• [TASK REQUIREMENTS]:
1. List every named place that appears in the passage about the drive to Connaught Place.
2. Extend the passage about the drive to Connaught Place, picking up after its final line.

Just past Akshardam World, Palminder pulls the car to the side of the highway. He looks at me in the rearview mirror and grins. “Very slow driver,” he drawls. We are waiting for Jonaki to catch up with us. She eventually does, and we pull into the flow of traffic again.

We have to do the same thing just past the radial road around India Gate, only Jonaki doesn’t appear. We’ve lost her. Palminder’s cell phone rings. He gives her directions and hangs up.

“Tikka hay?” I ask. Is it okay?

“Tikka,” he says, “No ma’am, no problem. Circle is round.”

Yes, most circles are round, I think, wondering what he means by this last comment. As long as he thinks Jonaki’s going to find us, I’m happy.

We wait for, maybe, five minutes and she appears behind us again, gripping the wheel and peering out from over it. Jonaki is about four feet, eleven inches tall, but she is behind us again and we are underway.

We get to Connaught Place at about ten minutes after seven and turn down a twisting, narrow alleyway behind the shops. There seem to be only men and barking, stray dogs back here. It doesn’t look to be a good place for two women to hang out. Palminder stops the car and gets out to talk to Jonaki. She gets out of her car and gives him the keys. He backs up and parks her car for her, then returns to the taxi.

I tell him we’ll meet him here in about an hour and a half, but he interrupts me and tells me to get back in the car. He’s going to drive us both to the front of the shops, and he’ll pick us up there too. This is a relief. I don’t like the alley.

We get out of the car in front of the Connaught Place McDonald’s. It’s a recognizable landmark we’ll be able to use as the place to get picked up as well. Now we just have to find the address: 36 Regal Building. There are no signs on the businesses. Men come up to us and shove packages of handkerchiefs our way. Jonaki approaches a table lit up by a gaslight where vendors are selling jeans. She asks them in Hindi for the place. They tell us it’s around the corner. We wander. “We are so late,” she says.

“Maybe they’ll start late, too,” I say hopefully.

“That’s Indian time,” she says.

• [DATA]:

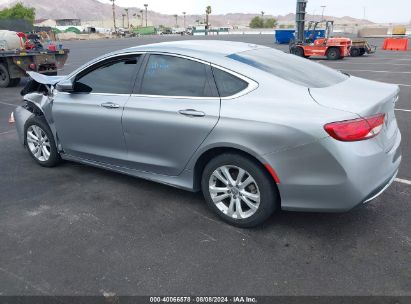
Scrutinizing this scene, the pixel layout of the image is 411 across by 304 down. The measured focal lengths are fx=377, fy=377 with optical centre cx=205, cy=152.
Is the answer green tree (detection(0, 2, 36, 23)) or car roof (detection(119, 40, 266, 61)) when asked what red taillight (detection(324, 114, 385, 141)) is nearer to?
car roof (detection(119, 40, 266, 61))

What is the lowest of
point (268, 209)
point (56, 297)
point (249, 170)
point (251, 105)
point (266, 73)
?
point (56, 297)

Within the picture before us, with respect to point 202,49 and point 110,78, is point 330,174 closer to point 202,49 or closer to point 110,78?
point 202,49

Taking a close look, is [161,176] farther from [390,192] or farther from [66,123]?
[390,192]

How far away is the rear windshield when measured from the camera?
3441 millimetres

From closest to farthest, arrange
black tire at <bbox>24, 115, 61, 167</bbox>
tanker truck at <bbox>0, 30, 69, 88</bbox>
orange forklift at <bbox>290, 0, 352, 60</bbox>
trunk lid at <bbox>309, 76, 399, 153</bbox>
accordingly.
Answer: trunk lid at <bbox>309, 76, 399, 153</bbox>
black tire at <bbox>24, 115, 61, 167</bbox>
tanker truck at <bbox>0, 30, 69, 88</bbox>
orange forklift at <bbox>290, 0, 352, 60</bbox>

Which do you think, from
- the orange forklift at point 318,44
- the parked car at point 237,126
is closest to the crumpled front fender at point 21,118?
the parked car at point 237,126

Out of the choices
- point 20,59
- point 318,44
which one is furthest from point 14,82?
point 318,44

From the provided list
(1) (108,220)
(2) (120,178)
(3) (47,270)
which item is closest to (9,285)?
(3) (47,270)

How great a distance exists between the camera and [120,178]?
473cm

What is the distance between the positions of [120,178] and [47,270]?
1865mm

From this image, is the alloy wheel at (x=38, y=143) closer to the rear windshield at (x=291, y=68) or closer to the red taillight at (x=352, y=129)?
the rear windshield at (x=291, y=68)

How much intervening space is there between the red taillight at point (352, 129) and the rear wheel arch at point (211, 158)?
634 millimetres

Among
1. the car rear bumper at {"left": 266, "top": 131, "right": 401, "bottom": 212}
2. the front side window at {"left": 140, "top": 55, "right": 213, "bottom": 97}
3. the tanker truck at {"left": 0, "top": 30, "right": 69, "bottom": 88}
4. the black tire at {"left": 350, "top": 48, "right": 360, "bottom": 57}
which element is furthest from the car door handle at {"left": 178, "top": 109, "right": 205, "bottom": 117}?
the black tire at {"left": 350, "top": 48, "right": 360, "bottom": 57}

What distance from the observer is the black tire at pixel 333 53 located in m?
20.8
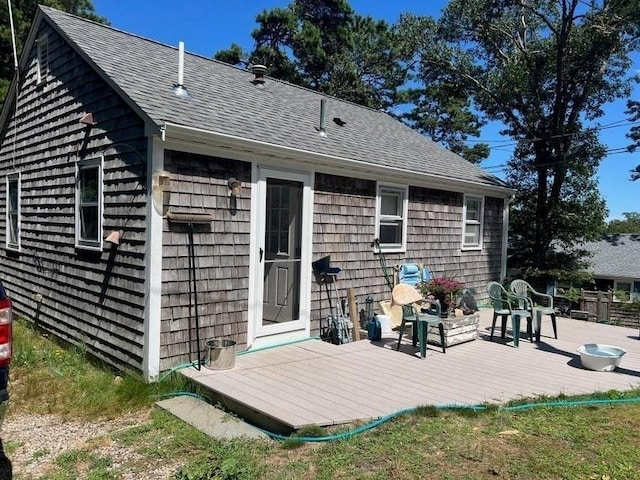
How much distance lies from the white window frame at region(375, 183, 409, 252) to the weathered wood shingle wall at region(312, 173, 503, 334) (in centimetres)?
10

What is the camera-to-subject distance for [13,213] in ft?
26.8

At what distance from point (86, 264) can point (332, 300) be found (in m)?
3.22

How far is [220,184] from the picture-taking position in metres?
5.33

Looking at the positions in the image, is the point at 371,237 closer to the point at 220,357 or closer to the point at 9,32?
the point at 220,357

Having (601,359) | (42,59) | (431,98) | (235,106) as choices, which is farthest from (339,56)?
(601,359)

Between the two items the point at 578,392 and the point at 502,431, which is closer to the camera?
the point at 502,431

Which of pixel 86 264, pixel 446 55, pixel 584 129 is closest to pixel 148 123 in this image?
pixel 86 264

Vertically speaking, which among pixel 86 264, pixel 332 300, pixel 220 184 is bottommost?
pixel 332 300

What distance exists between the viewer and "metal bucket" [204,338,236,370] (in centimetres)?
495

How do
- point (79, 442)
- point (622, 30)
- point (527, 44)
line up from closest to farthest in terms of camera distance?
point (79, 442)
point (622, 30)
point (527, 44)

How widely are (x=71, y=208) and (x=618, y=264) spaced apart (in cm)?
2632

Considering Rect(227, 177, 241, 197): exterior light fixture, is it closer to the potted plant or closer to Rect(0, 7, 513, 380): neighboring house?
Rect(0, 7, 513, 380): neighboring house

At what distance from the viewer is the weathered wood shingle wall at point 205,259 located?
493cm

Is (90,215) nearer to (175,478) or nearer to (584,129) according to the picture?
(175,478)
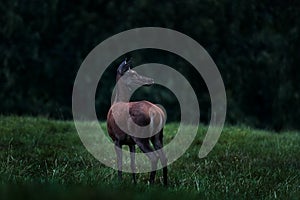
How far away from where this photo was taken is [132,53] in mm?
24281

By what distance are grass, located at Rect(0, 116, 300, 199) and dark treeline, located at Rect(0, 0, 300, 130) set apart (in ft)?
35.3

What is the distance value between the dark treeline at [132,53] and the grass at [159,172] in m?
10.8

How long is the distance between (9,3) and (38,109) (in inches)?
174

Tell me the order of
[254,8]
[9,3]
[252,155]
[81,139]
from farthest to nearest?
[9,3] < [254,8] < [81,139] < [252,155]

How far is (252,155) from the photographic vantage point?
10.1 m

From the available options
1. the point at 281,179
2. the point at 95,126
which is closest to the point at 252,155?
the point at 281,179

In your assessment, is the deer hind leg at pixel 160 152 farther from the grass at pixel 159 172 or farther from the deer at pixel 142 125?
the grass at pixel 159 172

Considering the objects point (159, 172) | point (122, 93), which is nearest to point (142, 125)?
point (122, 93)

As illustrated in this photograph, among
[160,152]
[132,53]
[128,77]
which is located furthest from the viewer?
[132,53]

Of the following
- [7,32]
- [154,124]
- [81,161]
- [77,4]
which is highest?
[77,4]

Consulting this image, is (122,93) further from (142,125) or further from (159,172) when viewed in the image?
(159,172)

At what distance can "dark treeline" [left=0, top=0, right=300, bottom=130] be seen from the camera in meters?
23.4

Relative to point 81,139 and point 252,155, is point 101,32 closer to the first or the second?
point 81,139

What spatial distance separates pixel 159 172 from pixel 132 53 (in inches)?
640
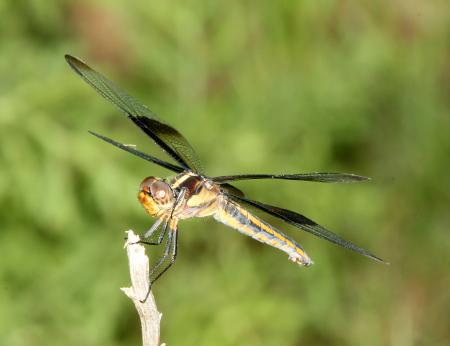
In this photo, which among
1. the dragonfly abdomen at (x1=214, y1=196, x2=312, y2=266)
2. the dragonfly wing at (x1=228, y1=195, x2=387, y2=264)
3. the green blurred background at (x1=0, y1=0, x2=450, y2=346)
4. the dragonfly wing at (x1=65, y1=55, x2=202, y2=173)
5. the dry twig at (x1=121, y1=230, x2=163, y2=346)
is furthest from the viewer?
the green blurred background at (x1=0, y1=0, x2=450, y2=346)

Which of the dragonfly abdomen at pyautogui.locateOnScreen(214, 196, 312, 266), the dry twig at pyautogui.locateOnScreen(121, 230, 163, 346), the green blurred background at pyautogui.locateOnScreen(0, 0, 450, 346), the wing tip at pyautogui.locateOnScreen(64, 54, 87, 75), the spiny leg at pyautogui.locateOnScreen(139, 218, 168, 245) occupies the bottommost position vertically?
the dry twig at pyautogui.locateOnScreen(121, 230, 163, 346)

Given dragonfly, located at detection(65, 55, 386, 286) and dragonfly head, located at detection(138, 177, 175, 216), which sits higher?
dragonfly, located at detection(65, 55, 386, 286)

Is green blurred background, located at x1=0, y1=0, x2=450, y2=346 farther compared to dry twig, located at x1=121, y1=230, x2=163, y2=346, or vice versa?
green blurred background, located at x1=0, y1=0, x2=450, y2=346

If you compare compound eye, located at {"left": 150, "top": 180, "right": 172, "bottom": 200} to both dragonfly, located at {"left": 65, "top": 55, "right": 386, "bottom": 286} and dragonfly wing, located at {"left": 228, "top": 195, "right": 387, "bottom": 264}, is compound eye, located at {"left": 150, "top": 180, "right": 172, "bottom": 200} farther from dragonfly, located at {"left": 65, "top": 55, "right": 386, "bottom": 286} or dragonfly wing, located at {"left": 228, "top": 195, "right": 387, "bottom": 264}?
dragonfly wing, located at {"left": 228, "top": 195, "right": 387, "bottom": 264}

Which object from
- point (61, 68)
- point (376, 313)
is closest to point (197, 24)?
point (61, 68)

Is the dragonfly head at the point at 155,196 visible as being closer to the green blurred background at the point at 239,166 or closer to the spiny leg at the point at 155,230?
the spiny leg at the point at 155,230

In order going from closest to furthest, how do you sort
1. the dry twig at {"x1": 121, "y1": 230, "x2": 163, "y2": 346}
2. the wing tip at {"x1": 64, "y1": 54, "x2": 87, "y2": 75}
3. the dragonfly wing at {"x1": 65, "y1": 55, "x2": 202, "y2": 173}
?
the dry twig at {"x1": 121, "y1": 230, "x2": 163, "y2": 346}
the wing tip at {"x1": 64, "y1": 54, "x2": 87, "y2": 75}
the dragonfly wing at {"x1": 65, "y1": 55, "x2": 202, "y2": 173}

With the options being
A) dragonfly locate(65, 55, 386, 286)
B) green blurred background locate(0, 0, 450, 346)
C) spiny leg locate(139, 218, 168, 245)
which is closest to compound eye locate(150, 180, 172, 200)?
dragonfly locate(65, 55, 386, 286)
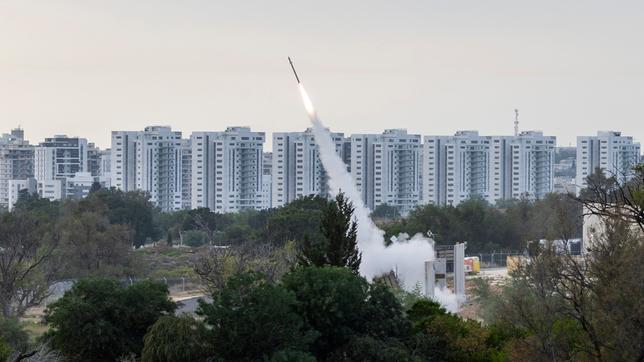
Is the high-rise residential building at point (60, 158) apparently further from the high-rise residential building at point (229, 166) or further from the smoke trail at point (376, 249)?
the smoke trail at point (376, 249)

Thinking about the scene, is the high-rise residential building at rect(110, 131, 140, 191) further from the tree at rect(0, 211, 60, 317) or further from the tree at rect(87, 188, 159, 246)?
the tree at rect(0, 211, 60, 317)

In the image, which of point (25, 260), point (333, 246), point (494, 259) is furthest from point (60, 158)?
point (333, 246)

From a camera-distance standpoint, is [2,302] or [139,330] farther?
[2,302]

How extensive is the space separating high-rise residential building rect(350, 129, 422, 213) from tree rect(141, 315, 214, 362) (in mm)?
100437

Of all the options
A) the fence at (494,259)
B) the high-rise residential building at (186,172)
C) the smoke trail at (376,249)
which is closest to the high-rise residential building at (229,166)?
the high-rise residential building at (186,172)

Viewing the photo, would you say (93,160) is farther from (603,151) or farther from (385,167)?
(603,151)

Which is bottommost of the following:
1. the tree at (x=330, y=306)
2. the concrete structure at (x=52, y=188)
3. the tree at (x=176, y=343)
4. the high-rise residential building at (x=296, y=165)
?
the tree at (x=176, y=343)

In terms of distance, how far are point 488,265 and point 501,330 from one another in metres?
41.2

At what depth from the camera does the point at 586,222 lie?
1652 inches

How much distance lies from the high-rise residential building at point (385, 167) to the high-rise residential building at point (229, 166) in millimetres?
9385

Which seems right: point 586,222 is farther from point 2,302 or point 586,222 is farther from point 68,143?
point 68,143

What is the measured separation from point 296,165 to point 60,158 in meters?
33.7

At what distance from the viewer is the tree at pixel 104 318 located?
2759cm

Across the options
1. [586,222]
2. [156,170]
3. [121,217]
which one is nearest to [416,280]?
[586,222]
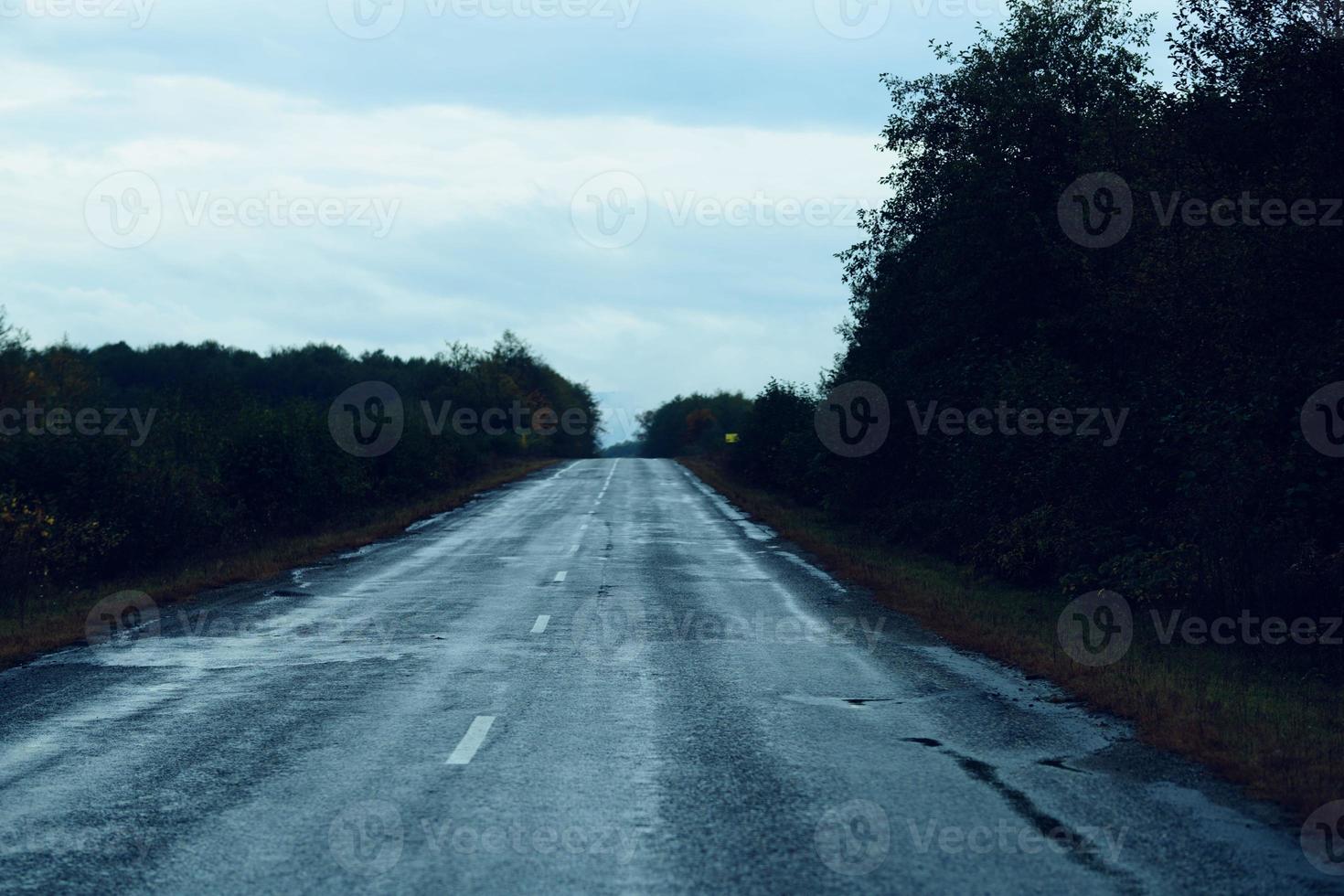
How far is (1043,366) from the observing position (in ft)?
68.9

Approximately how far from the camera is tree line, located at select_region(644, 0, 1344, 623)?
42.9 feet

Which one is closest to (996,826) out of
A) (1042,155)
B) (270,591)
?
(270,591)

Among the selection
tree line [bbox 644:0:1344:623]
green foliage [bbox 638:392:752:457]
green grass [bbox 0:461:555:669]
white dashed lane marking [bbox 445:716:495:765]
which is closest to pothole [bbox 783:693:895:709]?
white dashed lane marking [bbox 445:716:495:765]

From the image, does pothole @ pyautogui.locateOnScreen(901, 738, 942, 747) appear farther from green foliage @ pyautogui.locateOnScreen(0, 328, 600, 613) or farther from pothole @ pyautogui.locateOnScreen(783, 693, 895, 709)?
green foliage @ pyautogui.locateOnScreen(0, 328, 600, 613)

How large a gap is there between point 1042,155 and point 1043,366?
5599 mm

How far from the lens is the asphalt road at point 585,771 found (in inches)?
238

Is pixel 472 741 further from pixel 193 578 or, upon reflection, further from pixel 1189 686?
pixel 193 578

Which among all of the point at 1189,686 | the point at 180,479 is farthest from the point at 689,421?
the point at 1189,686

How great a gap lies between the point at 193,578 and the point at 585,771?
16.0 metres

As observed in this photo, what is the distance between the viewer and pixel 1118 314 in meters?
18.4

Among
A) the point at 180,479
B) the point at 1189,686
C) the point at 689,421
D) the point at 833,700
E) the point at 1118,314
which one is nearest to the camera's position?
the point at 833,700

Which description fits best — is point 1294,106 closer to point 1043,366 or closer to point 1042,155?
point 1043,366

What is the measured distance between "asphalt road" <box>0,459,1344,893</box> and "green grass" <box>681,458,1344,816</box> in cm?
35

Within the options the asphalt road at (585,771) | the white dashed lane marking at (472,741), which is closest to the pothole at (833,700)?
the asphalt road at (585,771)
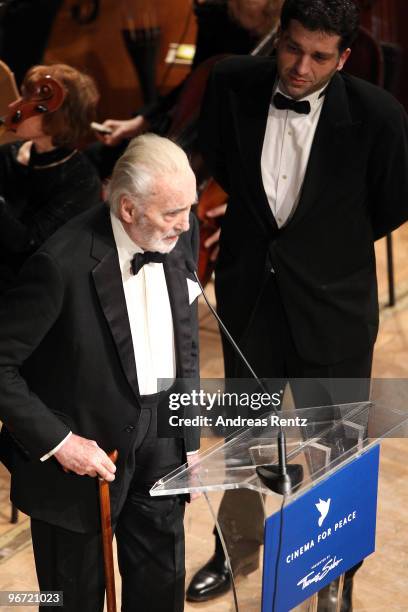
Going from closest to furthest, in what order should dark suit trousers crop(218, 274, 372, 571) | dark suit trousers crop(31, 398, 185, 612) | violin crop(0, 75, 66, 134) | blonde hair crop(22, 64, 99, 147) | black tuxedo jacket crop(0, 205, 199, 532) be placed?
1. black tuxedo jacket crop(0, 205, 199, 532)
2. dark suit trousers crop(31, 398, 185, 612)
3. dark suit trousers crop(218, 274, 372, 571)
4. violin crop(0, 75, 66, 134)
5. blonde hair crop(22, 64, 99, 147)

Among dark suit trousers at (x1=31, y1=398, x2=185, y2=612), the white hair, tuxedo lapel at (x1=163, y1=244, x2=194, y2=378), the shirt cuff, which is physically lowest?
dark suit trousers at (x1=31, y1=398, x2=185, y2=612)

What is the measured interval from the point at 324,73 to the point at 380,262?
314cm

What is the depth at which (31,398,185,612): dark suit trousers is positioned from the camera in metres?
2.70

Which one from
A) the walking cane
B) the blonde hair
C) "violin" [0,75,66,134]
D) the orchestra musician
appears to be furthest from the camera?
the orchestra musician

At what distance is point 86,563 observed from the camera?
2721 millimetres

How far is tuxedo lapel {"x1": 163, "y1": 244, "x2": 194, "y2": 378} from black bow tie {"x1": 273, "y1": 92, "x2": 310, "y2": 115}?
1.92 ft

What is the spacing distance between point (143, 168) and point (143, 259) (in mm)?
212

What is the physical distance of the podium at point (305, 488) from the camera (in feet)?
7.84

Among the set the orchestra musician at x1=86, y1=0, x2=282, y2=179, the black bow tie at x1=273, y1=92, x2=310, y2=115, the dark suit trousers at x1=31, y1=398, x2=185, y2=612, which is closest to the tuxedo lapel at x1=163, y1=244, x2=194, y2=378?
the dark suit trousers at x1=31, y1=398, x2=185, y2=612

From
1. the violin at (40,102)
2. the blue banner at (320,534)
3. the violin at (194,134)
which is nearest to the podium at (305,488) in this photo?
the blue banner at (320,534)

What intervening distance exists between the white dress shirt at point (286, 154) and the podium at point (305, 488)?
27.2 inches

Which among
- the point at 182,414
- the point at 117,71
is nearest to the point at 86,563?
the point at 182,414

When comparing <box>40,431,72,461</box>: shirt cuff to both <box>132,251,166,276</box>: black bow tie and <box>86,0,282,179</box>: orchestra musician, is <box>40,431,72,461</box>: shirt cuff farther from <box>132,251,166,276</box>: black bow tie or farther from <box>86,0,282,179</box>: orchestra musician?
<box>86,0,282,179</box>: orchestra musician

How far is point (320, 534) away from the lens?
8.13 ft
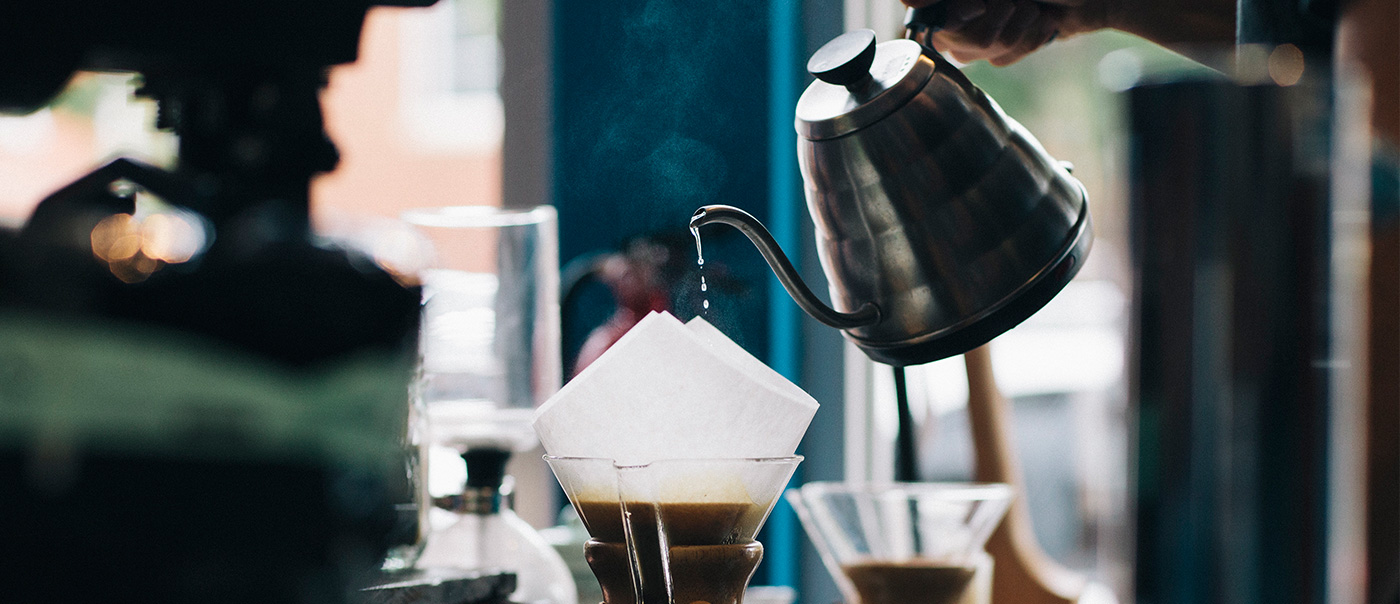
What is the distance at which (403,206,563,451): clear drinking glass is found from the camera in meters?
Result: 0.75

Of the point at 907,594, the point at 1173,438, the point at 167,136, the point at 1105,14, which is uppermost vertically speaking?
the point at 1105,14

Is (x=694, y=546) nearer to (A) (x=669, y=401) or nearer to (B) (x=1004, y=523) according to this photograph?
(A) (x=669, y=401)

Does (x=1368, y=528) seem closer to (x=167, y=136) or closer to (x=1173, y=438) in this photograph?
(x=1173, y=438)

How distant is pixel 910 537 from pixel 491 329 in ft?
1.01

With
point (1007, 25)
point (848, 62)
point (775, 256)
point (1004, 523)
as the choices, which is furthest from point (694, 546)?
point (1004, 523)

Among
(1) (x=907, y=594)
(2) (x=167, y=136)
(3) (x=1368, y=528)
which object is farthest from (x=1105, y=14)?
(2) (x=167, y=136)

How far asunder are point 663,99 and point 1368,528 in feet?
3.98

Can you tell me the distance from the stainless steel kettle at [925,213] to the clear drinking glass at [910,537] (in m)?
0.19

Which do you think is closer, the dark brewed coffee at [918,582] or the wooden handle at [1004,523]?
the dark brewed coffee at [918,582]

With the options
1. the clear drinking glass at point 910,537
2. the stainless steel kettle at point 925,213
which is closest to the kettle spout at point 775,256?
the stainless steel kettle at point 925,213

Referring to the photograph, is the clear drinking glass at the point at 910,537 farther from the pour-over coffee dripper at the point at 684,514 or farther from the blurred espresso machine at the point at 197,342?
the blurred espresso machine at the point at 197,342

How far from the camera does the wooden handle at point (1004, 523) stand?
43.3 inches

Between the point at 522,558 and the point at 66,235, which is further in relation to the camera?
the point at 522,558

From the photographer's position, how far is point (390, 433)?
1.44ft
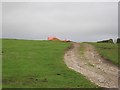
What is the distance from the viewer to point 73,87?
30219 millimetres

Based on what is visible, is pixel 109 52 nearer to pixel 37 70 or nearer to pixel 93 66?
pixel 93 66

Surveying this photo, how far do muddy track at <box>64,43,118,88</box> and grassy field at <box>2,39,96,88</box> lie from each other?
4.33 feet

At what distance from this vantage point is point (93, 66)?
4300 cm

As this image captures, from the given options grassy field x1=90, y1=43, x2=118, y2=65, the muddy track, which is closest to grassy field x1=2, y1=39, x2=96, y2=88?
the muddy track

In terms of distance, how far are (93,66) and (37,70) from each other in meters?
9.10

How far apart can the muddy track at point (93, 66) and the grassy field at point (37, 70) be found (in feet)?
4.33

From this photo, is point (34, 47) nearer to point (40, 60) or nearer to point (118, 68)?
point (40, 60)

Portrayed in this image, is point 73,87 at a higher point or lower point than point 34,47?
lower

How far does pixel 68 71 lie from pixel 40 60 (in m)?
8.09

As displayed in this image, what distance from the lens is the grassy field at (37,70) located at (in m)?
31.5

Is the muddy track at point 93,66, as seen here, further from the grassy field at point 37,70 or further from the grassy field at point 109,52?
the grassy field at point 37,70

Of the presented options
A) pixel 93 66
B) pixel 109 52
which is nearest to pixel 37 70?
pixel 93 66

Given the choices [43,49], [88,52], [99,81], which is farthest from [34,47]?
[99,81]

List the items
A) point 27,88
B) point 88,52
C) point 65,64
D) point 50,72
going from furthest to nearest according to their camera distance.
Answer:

• [ANSWERS BELOW]:
1. Akshardam World, India Gate, Connaught Place, the Connaught Place McDonald's, 36 Regal Building

2.
We ask more people for the building. We find a bank labeled 30 Regal Building and a restaurant labeled 57. We think we’re going in the right direction when the buildings end altogether and the alleyway opens up. I forget that in India, the addresses don’t progress logically in a line. My building, for instance, C-83 Defence Colony, is down a block that is labeled “47-58.” We return to Jonaki’s method of asking strangers for directions.

Finally two gentlemen point us up a marble staircase. There are no numbers posted, but we do see the playbill for the event at the base of the stairs. This must be the right direction.

At the top of the stairs is a large, carved wooden door with a giant iron handle. It looks like the door was stolen from the Tower of London. Jonaki leans into it and it gives way. Inside it is dark. We hear a voice. This is the place, and the reading is well underway.

A series of wooden folding chairs are set into rows, with an area of cushions on the floor at the front. All the seats are taken except the cushions at the front, which we don’t want to crawl over to in the middle of the reading.

A young man sits with photocopied pages stapled at the corner in the middle of a white brick proscenium arched opening. A single stage light hangs behind him. He reads in the voice of thirteen-year-old Adrian Mole a series of diary entries about how his best friend stole his girl. The actors are Indian, but the audience is surprisingly white. I feel like I am entitled to make friends with everyone here by virtue of this fact, and by virtue of the fact that we are at a theatre event, and I am a bonafide “theatre person.”

The reading is funny. Adrian Mole is comically tortured by all the typical adolescent woes (e.g. bad skin, disappointed parents and a galloping sex drive), and he writes tortured poetry with bad rhyme to commemorate his struggles. The readers do a nice job of creating the character. They are sincere, not clowning, and so let you grow fond of the mislead A. Mole (as he signs all his poems). When they finish a brisk 40 minutes or so after we arrive, Jonaki asks if we should go up and congratulate them. Why not? We walk onto the big Persian rug in the stage area and shake Momo’s hand. He says to come back in two weeks. They’ll be doing another reading, this time of Italo Calvino’s work. I’ve read Calvino and found it beautiful. I hope I can return to hear them again.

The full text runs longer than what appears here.